Saved entries

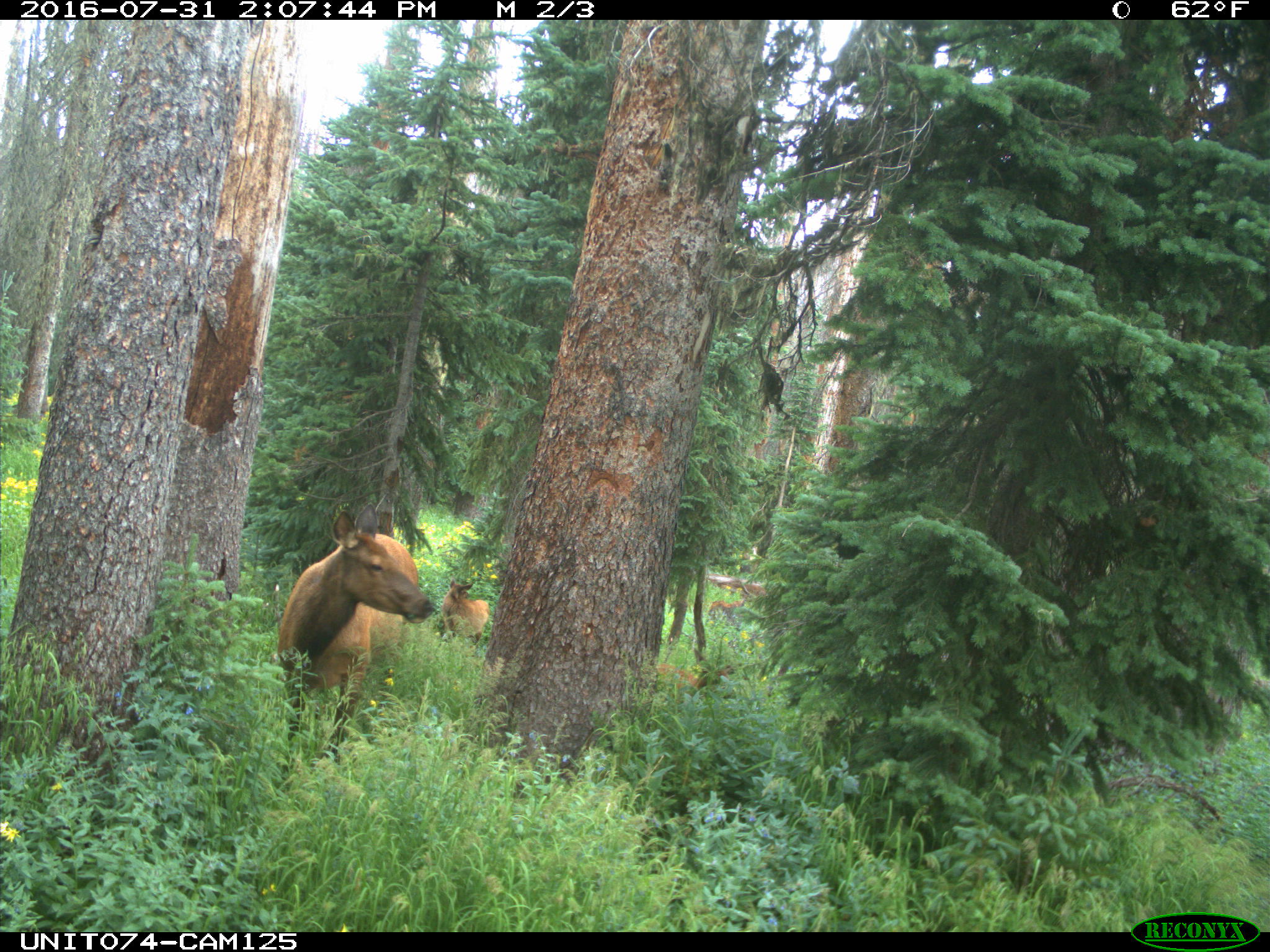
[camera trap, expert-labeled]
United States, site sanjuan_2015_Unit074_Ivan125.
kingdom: Animalia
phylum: Chordata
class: Mammalia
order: Artiodactyla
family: Cervidae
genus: Cervus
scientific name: Cervus elaphus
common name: red deer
Cervus elaphus (red deer).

- _TASK PROMPT_
Once the pictures are removed, set down what remains of the entries above exactly.

- _TASK SOLUTION_
[camera trap, expert-labeled]
United States, site sanjuan_2015_Unit074_Ivan125.
kingdom: Animalia
phylum: Chordata
class: Mammalia
order: Artiodactyla
family: Cervidae
genus: Cervus
scientific name: Cervus elaphus
common name: red deer
Cervus elaphus (red deer).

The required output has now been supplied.